§ **Task a**
In the article about Mitri Raheb's trip to the US, in what year was Raheb born?

§ **Document passage**
# # # # #

Mitri Raheb, a Palestinian pastor, travels to US to forefront plight of Christians in Gaza

'I wanted to remind our American friends that there are Palestinian Christians,' he said.

The Rev. Mitri Raheb speaks at the Matthew 25 Summit at New Life Presbyterian Church in Atlanta. (Video screen grab)

(RNS) — When the New Life Presbyterian Church in Atlanta invited the Rev. Mitri Raheb to speak at their Matthew 25 summit, he wanted his trip to the United States to be more than a single sermon at a church event. Palestinians were suffering from the carnage in Gaza, and he knew he had a bigger mission.

“I asked for and was able to organize visits to Washington where I met people at the White House National Security Council, as well as members of Congress,” he told Religion News Service in late January, after returning to Bethlehem from the U.S.

In his meetings with political officials, religious leaders, and anyone interested in talking to him, Raheb said he focused on two issues.


“Number one issue was the urgent need for a cease-fire in Gaza to stop the bloodshed, and number two, I wanted to remind our American friends that there are Palestinian Christians,” he said.

Raheb, who pastored the Bethlehem Christmas Evangelical Church between 1987 and 2017, wanted to bring home to Americans that the Israeli bombings in Gaza are decimating the already tiny Palestinian Christian community, with only about 1,000 mostly Greek Orthodox left in the enclave.

“Those who survived are taking refuge in local churches, while unable to move around for fear of snipers taking their lives — as happened to two women who left the church compound to get to the restroom,” Raheb said.

Born in the Palestinian town of Bethlehem in 1962, Raheb is the founder and president of Dar al-Kalima University in his hometown. He has written or co-written dozens of theological and political books on the situation of Palestinians in general and the theology of Palestinian Christians in particular.

# # # # #

§ **Task b**
Reproduce the rows below verbatim, starting at the line with "Which one of" and continuing through the last of the rows, both ends included.

§ **Records provided**
# # # # #

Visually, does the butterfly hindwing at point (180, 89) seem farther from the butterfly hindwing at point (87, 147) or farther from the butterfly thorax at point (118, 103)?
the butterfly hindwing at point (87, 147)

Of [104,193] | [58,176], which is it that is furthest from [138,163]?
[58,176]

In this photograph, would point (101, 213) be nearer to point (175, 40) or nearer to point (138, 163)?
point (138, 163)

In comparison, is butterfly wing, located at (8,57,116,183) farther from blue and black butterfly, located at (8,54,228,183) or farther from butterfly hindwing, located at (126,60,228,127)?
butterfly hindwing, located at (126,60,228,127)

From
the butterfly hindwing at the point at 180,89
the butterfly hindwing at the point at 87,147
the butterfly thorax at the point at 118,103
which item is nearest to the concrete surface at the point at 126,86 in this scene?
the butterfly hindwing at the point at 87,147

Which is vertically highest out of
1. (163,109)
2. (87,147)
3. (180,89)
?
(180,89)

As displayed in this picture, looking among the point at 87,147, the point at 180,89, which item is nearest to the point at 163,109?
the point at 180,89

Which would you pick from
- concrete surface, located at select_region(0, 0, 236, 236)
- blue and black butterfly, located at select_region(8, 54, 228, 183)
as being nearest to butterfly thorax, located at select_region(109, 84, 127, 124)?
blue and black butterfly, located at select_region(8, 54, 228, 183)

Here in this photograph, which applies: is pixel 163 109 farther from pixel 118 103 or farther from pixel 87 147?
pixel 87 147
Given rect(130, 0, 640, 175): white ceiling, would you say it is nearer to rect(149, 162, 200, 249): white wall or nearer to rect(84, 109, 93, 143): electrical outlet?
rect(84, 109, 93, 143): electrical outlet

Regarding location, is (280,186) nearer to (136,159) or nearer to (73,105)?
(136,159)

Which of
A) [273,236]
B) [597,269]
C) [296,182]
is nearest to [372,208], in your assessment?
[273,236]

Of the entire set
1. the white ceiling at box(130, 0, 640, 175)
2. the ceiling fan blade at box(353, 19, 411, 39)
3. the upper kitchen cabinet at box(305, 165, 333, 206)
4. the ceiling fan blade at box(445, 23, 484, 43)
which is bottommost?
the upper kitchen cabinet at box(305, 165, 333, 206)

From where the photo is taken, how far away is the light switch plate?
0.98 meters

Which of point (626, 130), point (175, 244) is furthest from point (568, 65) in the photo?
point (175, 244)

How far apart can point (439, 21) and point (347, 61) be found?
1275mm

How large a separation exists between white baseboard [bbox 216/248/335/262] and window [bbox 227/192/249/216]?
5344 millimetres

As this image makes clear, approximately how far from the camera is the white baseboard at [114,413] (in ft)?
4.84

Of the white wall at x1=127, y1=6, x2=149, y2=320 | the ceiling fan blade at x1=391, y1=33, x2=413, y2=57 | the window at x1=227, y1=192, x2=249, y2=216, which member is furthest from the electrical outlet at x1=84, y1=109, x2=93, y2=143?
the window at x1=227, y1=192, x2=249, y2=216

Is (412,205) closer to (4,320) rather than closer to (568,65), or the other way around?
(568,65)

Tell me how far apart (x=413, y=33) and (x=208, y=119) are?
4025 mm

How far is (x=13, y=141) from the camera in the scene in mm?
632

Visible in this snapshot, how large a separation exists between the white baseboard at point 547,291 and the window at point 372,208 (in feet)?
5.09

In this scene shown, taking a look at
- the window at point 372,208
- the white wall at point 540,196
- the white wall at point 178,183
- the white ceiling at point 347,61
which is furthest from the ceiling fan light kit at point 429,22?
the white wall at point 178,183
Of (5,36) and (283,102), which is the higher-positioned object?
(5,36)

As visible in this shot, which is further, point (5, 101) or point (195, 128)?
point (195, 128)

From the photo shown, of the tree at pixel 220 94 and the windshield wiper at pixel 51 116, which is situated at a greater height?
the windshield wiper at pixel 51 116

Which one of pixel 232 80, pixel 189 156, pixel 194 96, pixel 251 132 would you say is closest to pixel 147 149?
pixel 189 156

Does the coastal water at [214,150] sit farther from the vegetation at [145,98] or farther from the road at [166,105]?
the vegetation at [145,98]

# # # # #

§ **Written response a**
1962

§ **Written response b**
Which one of pixel 232 80, pixel 189 156, pixel 194 96, pixel 251 132 would you say is closest to pixel 147 149?
pixel 189 156

Does the coastal water at [214,150] sit farther from the vegetation at [145,98] or farther from the road at [166,105]?
the vegetation at [145,98]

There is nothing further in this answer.